A ghost story for the dark of the year

The shortest day of the year, the Winter Solstice, is tomorrow. That makes it the perfect time to review a horror novel I read recently. The story climaxes at the dark of the year, when the forces of darkness overwhelm any trace of light in the arctic night.

Michelle Paver’s Dark Matter: A Ghost Story is an old-fashioned horror story, in the tradition of M.R. James, who in my book was the most frightening of all the British 19th-century horror writers.

I don’t want to give any spoilers away, but I found the twists and turns that built up the suspense quite satisfying.

An amateur arctic expedition journeys to the arctic circle to take scientific readings and right away we feel the echoes of failed expeditions looming over this one.
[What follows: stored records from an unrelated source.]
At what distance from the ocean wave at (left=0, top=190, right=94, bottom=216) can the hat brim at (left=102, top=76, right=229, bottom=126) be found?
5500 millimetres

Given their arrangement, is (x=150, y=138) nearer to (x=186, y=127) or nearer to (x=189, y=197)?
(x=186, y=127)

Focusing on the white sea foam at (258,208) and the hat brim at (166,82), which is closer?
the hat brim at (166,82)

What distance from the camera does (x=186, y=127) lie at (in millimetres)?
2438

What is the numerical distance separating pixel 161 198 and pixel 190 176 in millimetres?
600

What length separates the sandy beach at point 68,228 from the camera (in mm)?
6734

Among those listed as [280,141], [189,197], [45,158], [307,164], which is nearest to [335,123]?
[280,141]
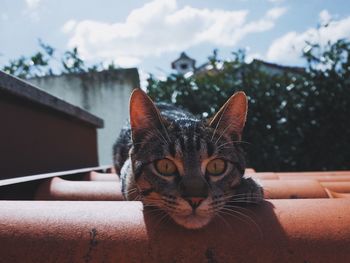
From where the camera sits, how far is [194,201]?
1.24 metres

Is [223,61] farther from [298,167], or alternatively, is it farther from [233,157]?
[233,157]

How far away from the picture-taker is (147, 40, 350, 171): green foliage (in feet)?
19.5

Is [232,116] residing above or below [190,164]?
above

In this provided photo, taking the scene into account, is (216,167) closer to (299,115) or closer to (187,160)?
(187,160)

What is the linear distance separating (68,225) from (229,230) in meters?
0.47

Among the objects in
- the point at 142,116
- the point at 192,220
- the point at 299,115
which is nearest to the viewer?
the point at 192,220

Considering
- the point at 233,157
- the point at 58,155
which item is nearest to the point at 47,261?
the point at 233,157

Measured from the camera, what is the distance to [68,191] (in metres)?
1.89

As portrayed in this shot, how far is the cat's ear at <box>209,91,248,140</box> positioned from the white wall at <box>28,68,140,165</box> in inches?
182

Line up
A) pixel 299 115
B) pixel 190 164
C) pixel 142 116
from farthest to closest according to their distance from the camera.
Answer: pixel 299 115 < pixel 142 116 < pixel 190 164

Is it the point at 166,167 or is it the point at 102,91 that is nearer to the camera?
the point at 166,167

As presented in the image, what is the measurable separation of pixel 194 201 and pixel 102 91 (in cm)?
543

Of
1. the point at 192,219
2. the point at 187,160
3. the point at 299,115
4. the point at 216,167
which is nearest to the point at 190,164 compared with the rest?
the point at 187,160

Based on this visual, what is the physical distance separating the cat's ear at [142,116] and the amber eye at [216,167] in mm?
278
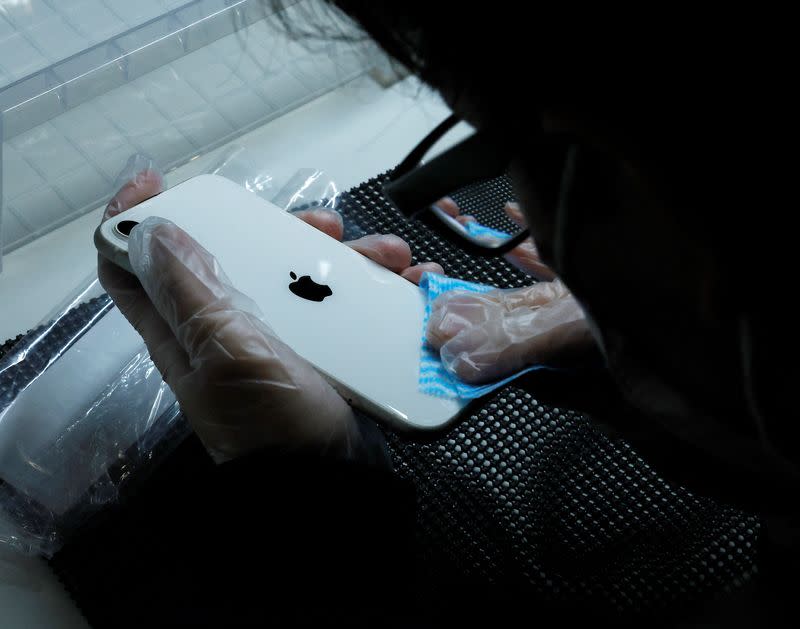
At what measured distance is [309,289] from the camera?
2.12ft

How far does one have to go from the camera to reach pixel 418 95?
37 centimetres

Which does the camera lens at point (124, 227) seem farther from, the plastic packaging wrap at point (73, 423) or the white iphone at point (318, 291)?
the plastic packaging wrap at point (73, 423)

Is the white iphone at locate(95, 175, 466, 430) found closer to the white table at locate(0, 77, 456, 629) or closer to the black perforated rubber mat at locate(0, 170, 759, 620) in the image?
the black perforated rubber mat at locate(0, 170, 759, 620)

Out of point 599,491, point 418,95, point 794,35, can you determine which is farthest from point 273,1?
point 599,491

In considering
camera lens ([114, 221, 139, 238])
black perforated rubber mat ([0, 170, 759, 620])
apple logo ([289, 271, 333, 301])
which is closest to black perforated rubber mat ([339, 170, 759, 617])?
black perforated rubber mat ([0, 170, 759, 620])

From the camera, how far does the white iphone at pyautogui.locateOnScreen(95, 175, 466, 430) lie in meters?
0.58

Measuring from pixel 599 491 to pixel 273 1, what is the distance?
486 mm

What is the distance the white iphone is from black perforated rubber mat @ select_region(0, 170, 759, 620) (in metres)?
0.05

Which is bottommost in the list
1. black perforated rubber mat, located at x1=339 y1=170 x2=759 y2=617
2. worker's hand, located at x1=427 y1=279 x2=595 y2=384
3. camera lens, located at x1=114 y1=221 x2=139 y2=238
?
black perforated rubber mat, located at x1=339 y1=170 x2=759 y2=617

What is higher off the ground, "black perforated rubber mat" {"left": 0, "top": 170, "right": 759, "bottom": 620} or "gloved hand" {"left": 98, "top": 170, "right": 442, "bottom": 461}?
"gloved hand" {"left": 98, "top": 170, "right": 442, "bottom": 461}

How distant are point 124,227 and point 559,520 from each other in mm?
456

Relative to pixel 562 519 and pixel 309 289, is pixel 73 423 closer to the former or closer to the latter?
pixel 309 289

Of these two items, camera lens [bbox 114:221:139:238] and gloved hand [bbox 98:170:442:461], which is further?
camera lens [bbox 114:221:139:238]

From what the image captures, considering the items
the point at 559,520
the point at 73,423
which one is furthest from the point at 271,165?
the point at 559,520
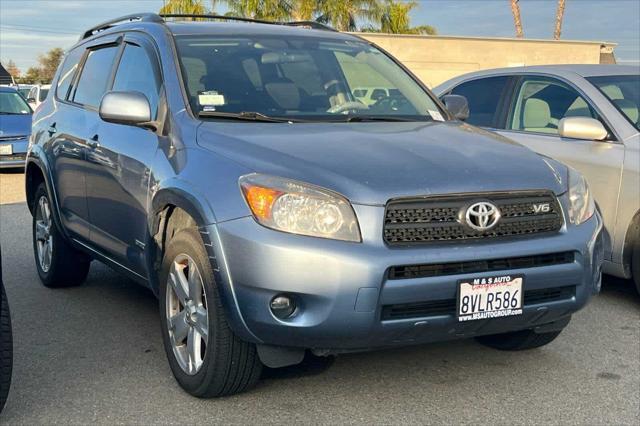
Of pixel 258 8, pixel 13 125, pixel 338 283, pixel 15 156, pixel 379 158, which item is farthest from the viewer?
pixel 258 8

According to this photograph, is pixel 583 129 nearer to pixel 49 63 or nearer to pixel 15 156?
pixel 15 156

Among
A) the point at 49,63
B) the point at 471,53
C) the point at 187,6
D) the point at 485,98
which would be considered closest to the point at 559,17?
the point at 471,53

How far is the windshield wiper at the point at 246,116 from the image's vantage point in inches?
172

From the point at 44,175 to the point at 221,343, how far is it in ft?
9.47

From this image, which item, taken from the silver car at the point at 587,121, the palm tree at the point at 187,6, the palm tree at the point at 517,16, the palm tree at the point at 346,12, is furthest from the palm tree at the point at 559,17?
the silver car at the point at 587,121

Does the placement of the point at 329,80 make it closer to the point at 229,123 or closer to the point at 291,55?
the point at 291,55

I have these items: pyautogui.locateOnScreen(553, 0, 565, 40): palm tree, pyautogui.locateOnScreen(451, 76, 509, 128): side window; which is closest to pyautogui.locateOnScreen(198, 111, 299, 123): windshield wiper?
pyautogui.locateOnScreen(451, 76, 509, 128): side window

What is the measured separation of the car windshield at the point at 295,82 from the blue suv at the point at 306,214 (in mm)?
13

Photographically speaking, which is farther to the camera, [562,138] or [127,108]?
[562,138]

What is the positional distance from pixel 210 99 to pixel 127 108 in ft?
1.38

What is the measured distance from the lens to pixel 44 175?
20.0ft

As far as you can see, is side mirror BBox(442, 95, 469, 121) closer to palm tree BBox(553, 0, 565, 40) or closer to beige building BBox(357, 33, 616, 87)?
beige building BBox(357, 33, 616, 87)

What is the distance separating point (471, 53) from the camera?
33.6 meters

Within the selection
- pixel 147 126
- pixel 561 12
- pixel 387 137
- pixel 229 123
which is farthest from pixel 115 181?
pixel 561 12
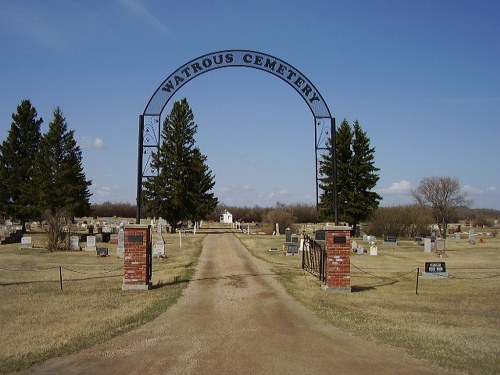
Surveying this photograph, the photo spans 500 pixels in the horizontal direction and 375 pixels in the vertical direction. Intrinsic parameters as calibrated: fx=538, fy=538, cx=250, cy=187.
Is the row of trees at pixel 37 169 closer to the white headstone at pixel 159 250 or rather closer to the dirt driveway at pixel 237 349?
the white headstone at pixel 159 250

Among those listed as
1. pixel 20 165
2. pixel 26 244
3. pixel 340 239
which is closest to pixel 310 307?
pixel 340 239

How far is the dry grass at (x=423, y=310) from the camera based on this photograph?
336 inches

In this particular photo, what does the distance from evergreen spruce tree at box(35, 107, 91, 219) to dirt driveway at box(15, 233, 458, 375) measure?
145ft

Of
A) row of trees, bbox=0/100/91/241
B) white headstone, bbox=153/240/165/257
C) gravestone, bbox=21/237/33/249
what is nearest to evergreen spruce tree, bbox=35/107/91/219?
row of trees, bbox=0/100/91/241

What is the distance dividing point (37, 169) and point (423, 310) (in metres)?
47.8

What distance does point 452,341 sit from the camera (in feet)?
30.6

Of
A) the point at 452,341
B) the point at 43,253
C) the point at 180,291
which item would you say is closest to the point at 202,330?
the point at 452,341

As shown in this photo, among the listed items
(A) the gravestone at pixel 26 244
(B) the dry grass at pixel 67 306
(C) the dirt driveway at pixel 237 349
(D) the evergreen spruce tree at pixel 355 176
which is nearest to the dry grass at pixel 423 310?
(C) the dirt driveway at pixel 237 349

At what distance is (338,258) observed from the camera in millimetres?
15539

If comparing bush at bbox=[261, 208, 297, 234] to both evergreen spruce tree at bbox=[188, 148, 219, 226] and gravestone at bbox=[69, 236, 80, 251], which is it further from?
gravestone at bbox=[69, 236, 80, 251]

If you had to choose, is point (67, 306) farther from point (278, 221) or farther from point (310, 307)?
point (278, 221)

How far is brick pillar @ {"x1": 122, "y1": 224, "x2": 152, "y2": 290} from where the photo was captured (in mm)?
15516

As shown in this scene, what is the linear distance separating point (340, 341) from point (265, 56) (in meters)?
10.1

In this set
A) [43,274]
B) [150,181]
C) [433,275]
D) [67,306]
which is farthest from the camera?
[150,181]
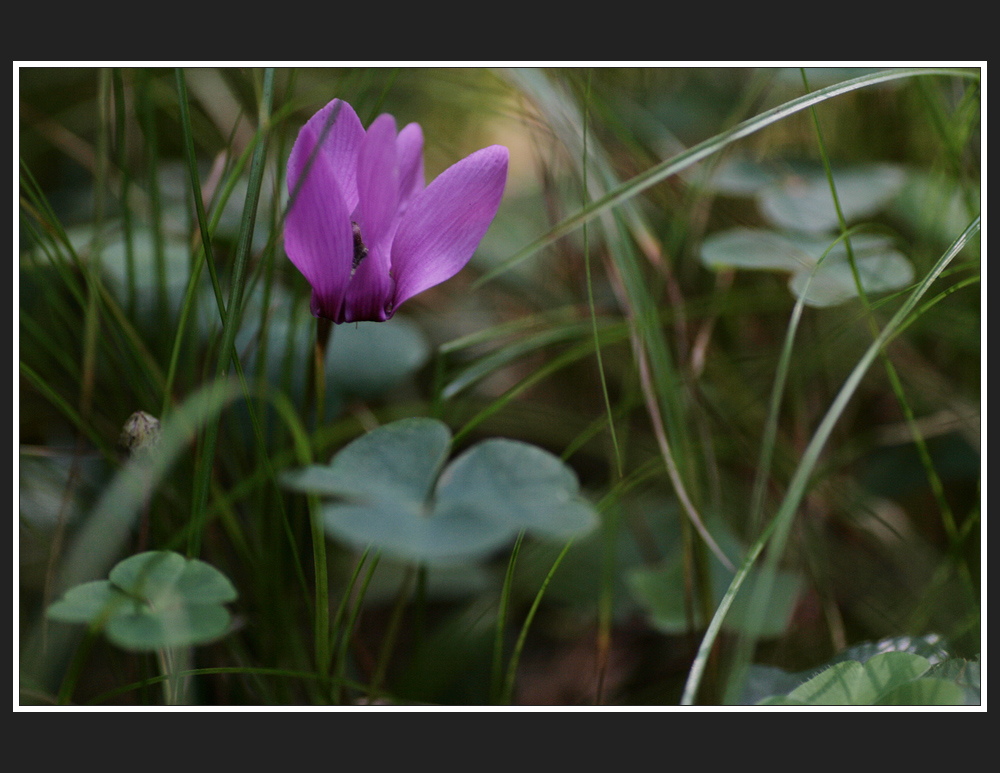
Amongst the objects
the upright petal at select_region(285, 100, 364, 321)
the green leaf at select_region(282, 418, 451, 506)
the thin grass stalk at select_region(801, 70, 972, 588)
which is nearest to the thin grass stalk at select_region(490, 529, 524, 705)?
the green leaf at select_region(282, 418, 451, 506)

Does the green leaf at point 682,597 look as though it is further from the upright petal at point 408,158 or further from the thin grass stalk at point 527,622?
the upright petal at point 408,158

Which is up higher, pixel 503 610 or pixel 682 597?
pixel 503 610

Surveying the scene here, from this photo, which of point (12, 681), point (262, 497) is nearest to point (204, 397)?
point (262, 497)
But there’s another threat hinted at from the beginning. It won’t be just amateur planning, overconfidence or the hidden demons of the members of the expedition that will doom it to fail.

Hardened sailors fear the place the expedition will be based, and one finally comes out and explains that the place is haunted by something that happened there years ago. Of course stalwart British upper-class adventurers, intent on doing science, laugh at such notions.

The narrator, who is not upper class and has something to prove to the others, is left there alone by a series of accidents. We suspect that something terrible must happen to him, but the actual day by day accretion of fear, and the growing dark, maintain the suspense. Paver’s use of a sled dog as a pivotal character who adds to the terror, is wonderful, and in keeping with her other works that featured a knowledgeable depiction of wolf behavior.

That would be the younger YA series Chronicles of Ancient Darkness. They’re fast-paced and suspenseful, and I highly recommend them too, especially for reluctant readers.

Scare yourself with this winter’s tale of ghosts, solitude, and darkness.